Risks and Contraindications
Aloe gel is generally considered to be safe when used as recommended, but the oral use of the latex is another story.
According to WebMD,
Taking aloe latex by mouth is POSSIBLY UNSAFE at any dose, but LIKELY UNSAFE when taken in high doses. Aloe latex can cause some side effects such as stomach pain and cramps. Long-term use of large amounts of aloe latex might cause diarrhea, kidney problems, blood in the urine, low potassium, muscle weakness, weight loss, and heart disturbances. Taking aloe latex 1 gram daily for several days can be fatal.
The latex of the aloe plant contains anthraquinones, which are organic compounds that are used for medicinal purposes. Anthraquinones are potent laxatives and can be irritating to both the upper and lower parts of the gastrointestinal tract.
Unprocessed aloe latex contains aloin, an anthraquinone that may have the potential to cause cancer, and processed aloe latex might have cancer-causing compounds. A study by the National Institutes of Health looked at the consumption of aloe vera whole-leaf extract. Those findings revealed tumor growth in the large intestines of laboratory rats.
Because of this finding, there are concerns about the long-term use of anthraquinones. The most notable is the development of a condition known as melanosis coli explains VerywellHealth:
In this condition, the lining of the colon takes on a dark brownish black hue. It is estimated that it takes four months of anthraquinone use for melanosis coli to develop.
In the past, there was some concern that the development of melanosis coli increased a person’s risk for colon cancer. However, more recent research suggests that this is not the case. Interestingly, melanosis coli can reverse itself although the process can take up to 15 months after anthraquinone use has been discontinued.
Most aloe juices today do not contain significant aloin and are probably safe when used as recommended.
Here is a list of special precautions and warnings from WebMD:
Pregnancy or breast-feeding: Aloe — either gel or latex — is POSSIBLY UNSAFE when taken by mouth. There is a report that aloe was associated with miscarriage. It could also be a risk for birth defects. Do not take aloe by mouth if you are pregnant or breast-feeding.
Children: Aloe gel is POSSIBLY SAFE when applied to the skin appropriately. Aloe latex and aloe whole leaf extracts are POSSIBLY UNSAFE when taken by mouth in children. Children younger than 12 years-old might have stomach pain, cramps, and diarrhea.
Diabetes: Some research suggests that aloe might lower blood sugar. If you take aloe by mouth and you have diabetes, monitor your blood sugar levels closely.
Intestinal conditions such as Crohn’s disease, ulcerative colitis, or obstruction: Do not take aloe latex if you have any of these conditions. Aloe latex is a bowel irritant. Remember, products made from whole aloe leaves will contain some aloe latex.
Hemorrhoids: Do not take aloe latex if you have hemorrhoids. It could make the condition worse. Remember, products made from whole aloe leaves will contain some aloe latex.
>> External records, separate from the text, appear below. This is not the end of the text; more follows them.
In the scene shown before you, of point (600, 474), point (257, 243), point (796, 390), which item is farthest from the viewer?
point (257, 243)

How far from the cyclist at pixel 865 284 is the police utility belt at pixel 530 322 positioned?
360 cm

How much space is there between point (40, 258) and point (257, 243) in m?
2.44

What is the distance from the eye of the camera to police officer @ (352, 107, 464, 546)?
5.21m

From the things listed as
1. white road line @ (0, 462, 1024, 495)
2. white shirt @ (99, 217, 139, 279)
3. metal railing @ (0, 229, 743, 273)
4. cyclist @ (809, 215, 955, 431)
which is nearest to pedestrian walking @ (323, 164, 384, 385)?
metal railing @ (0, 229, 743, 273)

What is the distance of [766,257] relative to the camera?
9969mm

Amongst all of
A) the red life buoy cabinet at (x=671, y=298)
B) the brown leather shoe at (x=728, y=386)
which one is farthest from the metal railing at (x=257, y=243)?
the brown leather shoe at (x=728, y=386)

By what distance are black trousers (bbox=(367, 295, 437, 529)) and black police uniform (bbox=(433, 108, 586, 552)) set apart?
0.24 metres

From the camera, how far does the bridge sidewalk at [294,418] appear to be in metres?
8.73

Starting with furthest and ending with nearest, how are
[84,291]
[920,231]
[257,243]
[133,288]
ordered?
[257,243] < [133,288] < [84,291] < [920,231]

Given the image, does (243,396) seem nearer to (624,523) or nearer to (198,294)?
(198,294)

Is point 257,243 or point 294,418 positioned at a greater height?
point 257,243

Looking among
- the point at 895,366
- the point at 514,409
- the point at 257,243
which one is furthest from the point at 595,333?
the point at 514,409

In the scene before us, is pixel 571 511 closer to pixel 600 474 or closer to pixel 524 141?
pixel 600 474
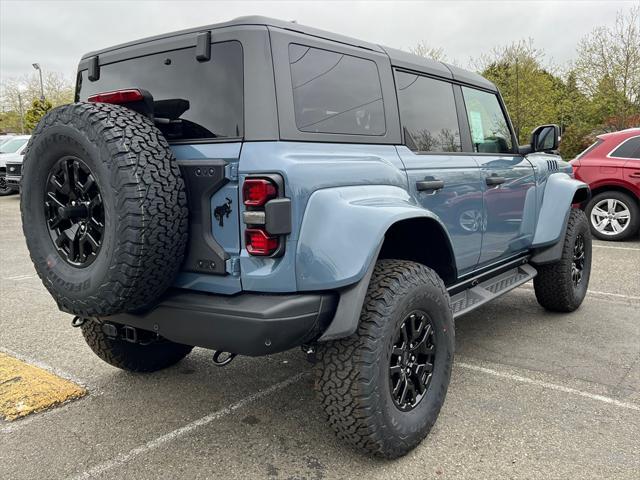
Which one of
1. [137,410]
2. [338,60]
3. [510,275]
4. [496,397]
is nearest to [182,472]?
[137,410]

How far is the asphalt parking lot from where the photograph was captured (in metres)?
2.48

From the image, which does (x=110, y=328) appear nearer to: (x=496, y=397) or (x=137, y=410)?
(x=137, y=410)

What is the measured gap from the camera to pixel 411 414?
8.39ft

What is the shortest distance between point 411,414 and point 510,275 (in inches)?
79.4

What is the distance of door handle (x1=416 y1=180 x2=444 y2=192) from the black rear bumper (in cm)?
92

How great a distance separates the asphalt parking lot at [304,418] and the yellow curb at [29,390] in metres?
0.07

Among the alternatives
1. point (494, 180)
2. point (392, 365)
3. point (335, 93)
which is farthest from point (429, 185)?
point (392, 365)

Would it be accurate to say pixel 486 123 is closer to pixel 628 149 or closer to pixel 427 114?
pixel 427 114

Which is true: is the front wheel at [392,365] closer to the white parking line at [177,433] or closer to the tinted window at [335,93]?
the tinted window at [335,93]

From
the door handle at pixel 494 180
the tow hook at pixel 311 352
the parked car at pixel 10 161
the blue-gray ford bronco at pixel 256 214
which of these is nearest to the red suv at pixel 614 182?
the door handle at pixel 494 180

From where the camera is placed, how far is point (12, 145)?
16.7 m

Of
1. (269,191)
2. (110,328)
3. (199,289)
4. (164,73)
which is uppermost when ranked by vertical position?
(164,73)

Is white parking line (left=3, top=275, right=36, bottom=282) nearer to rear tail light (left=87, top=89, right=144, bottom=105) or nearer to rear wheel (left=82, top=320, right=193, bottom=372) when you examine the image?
rear wheel (left=82, top=320, right=193, bottom=372)

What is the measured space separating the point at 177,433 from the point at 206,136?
1528 millimetres
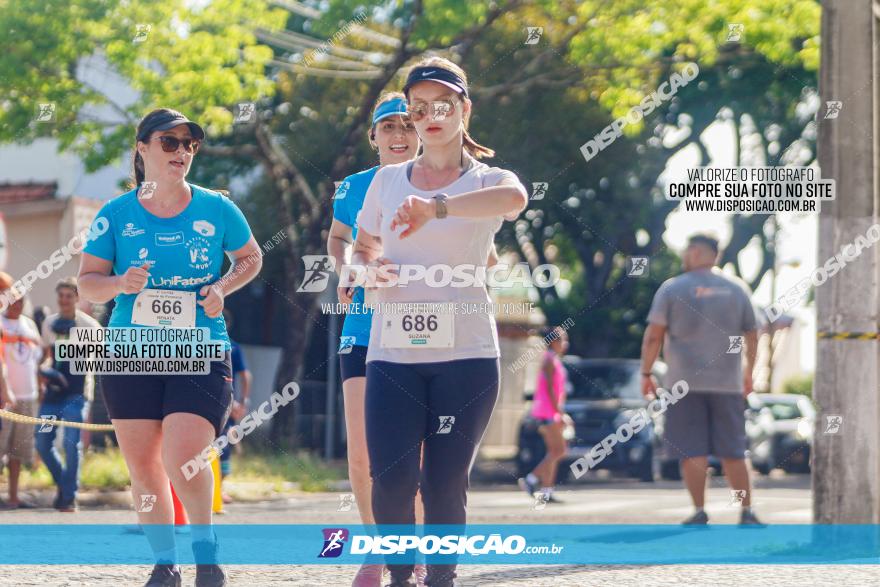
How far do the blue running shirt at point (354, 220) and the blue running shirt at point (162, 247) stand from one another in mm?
513

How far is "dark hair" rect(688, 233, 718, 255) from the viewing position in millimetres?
9641

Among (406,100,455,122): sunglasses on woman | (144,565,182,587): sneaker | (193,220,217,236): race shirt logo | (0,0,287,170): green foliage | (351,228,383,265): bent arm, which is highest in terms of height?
(0,0,287,170): green foliage

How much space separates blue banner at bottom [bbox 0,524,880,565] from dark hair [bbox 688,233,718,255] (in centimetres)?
187

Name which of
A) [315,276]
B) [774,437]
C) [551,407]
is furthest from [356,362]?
[774,437]

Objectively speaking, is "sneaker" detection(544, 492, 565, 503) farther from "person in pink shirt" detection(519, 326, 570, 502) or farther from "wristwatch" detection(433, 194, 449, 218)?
"wristwatch" detection(433, 194, 449, 218)

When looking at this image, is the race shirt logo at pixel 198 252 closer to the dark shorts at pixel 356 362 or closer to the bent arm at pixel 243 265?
the bent arm at pixel 243 265

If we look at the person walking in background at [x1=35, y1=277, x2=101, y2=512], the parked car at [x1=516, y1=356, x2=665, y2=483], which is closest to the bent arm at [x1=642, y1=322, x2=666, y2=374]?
the person walking in background at [x1=35, y1=277, x2=101, y2=512]

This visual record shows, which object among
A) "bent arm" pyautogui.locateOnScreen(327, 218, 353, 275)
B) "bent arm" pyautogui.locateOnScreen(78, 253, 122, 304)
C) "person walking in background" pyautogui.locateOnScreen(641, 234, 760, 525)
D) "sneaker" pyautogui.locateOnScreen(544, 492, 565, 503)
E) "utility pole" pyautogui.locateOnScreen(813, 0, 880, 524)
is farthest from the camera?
"sneaker" pyautogui.locateOnScreen(544, 492, 565, 503)

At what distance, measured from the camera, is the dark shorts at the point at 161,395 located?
18.0 ft

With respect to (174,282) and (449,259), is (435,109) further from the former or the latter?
(174,282)

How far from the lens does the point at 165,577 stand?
18.0ft

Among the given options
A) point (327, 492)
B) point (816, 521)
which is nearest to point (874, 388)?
point (816, 521)

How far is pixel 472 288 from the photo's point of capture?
4.92 meters

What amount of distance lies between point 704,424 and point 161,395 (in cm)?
497
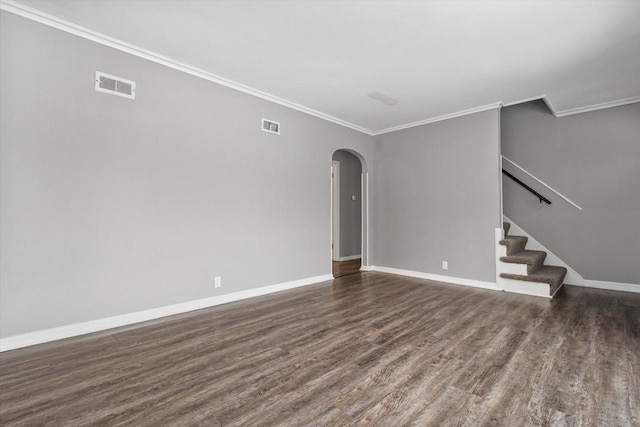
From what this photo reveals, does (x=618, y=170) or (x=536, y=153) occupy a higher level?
(x=536, y=153)

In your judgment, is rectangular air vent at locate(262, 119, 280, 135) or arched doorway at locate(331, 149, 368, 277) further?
arched doorway at locate(331, 149, 368, 277)

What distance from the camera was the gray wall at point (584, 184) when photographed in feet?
14.7

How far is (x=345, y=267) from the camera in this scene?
643cm

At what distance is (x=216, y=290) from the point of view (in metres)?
3.72

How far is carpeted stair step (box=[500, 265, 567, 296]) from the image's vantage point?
13.3 feet

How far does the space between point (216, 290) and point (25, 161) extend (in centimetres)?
215

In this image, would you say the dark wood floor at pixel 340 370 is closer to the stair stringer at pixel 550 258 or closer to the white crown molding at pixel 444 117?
the stair stringer at pixel 550 258

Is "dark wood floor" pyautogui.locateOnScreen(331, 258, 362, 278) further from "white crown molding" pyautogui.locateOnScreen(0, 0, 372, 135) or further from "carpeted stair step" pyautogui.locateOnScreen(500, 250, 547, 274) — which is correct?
"white crown molding" pyautogui.locateOnScreen(0, 0, 372, 135)

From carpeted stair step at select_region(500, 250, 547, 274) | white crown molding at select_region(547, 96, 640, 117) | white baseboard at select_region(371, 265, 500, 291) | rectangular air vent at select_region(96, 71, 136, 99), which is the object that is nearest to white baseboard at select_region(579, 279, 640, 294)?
carpeted stair step at select_region(500, 250, 547, 274)

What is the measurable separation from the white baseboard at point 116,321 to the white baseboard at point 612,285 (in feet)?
15.8

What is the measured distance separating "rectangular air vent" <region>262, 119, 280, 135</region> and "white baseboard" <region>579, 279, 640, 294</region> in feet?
17.3

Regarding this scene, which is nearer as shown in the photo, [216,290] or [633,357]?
[633,357]

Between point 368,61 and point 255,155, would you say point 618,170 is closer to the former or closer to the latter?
point 368,61

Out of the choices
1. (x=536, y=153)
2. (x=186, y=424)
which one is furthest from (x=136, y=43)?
(x=536, y=153)
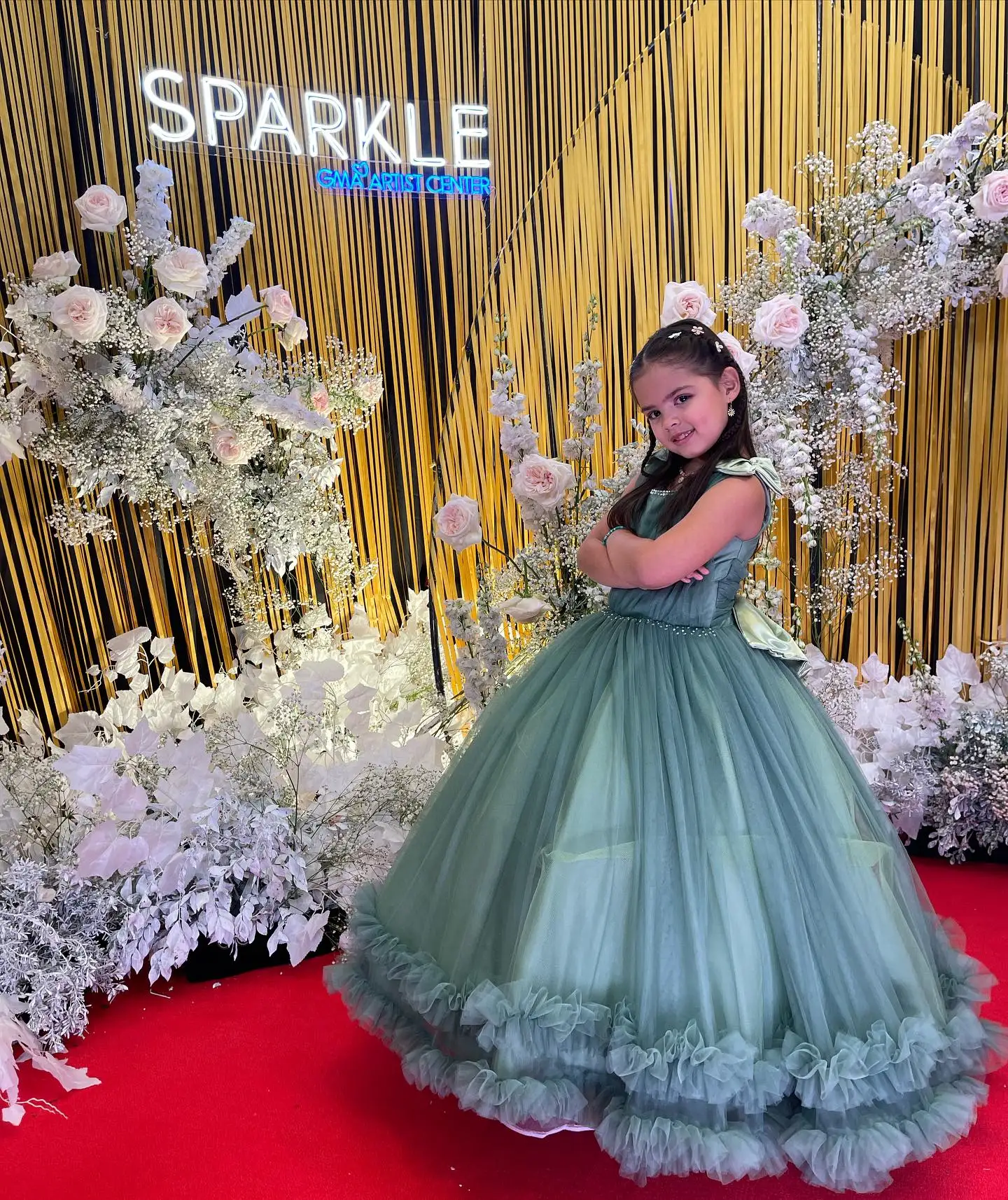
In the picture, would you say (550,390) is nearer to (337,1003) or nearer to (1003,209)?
(1003,209)

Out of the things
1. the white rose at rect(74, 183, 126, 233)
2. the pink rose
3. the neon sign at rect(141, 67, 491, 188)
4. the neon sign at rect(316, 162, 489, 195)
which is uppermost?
the neon sign at rect(141, 67, 491, 188)

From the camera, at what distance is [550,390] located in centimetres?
323

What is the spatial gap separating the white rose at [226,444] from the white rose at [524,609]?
896 mm

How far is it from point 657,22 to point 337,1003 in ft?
10.2

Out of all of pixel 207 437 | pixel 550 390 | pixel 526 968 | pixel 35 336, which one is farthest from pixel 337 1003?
pixel 550 390

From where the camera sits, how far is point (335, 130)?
118 inches

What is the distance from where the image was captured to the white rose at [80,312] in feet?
7.58

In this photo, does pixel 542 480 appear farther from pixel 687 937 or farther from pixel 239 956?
pixel 239 956

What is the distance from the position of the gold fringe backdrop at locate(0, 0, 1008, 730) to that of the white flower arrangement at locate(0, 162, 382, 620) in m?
0.17

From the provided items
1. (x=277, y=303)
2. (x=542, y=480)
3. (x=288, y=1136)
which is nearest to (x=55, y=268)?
(x=277, y=303)

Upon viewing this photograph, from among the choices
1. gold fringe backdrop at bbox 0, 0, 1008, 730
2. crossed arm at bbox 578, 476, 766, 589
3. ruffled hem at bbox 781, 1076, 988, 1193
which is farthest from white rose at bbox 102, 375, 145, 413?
ruffled hem at bbox 781, 1076, 988, 1193

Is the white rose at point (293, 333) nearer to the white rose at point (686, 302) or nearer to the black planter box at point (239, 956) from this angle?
the white rose at point (686, 302)

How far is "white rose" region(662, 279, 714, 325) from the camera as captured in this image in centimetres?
251

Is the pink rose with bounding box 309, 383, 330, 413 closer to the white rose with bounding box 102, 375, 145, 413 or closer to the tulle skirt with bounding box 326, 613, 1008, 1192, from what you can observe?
the white rose with bounding box 102, 375, 145, 413
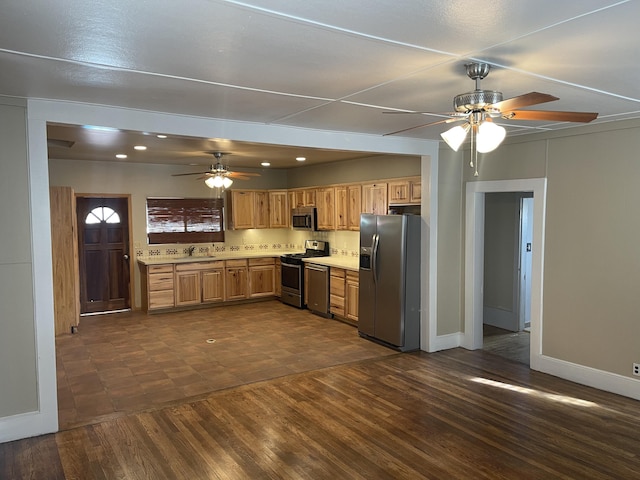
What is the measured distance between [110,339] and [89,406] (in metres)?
2.34

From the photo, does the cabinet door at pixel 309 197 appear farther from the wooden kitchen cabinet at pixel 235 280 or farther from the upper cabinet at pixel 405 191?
the upper cabinet at pixel 405 191

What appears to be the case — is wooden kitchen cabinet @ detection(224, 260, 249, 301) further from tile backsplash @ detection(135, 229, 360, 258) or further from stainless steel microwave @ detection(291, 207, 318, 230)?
stainless steel microwave @ detection(291, 207, 318, 230)

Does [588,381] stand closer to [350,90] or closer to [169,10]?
[350,90]

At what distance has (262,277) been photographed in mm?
8828

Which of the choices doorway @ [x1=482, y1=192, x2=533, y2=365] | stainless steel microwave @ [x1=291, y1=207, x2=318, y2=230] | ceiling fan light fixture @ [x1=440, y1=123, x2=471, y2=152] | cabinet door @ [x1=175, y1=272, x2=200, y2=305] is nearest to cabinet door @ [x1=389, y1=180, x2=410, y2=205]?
doorway @ [x1=482, y1=192, x2=533, y2=365]

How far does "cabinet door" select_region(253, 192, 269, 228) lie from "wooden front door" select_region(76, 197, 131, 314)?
2.28 m

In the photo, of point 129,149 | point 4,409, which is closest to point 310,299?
point 129,149

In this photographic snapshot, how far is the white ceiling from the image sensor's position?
6.49 ft

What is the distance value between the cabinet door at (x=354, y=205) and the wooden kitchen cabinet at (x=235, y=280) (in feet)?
7.34

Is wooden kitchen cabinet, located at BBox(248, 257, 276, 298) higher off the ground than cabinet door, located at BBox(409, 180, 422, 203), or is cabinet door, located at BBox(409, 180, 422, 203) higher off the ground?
cabinet door, located at BBox(409, 180, 422, 203)

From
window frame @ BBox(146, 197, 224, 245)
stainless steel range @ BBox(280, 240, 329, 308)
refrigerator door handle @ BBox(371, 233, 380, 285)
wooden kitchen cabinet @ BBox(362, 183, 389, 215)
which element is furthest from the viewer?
window frame @ BBox(146, 197, 224, 245)

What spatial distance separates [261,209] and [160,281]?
236cm

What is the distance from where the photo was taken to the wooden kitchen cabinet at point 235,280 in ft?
27.7

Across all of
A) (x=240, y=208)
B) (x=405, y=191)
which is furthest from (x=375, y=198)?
(x=240, y=208)
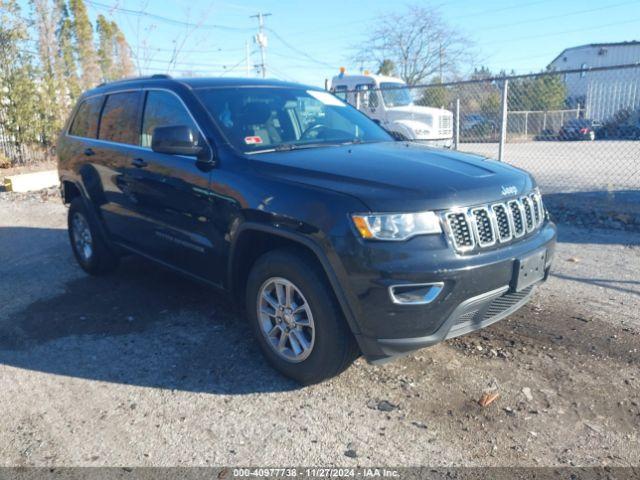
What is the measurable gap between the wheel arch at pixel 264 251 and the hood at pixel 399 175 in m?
0.33

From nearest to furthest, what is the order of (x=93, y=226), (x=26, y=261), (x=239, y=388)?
(x=239, y=388) < (x=93, y=226) < (x=26, y=261)

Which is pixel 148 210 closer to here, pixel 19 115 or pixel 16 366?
pixel 16 366

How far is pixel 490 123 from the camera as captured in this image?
15.2 meters

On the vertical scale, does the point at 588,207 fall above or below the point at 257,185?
below

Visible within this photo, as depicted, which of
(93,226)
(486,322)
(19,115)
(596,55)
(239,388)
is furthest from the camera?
(596,55)

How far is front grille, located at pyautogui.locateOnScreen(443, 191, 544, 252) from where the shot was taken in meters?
2.91

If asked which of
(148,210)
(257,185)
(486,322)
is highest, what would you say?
(257,185)

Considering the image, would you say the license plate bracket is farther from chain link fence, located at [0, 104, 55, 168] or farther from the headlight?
chain link fence, located at [0, 104, 55, 168]

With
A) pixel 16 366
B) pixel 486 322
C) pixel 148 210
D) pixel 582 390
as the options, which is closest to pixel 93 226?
pixel 148 210

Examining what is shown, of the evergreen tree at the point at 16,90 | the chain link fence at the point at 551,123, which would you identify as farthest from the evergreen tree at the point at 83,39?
Answer: the chain link fence at the point at 551,123

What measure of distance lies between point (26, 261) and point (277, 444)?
4920 millimetres

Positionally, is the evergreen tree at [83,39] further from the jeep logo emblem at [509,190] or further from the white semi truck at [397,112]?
the jeep logo emblem at [509,190]

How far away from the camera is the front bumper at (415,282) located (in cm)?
279

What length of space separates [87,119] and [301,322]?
12.2 ft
Kidney problems: High doses of aloe latex have been linked to kidney failure and other serious conditions.
Surgery: Aloe might affect blood sugar levels and could interfere with blood sugar control during and after surgery. Stop taking aloe at least 2 weeks before a scheduled surgery.
As with any supplement, checking with your healthcare provider prior to using aloe vera (especially internally) is a good idea. If you are taking medications or have any serious health conditions, this is particularly important.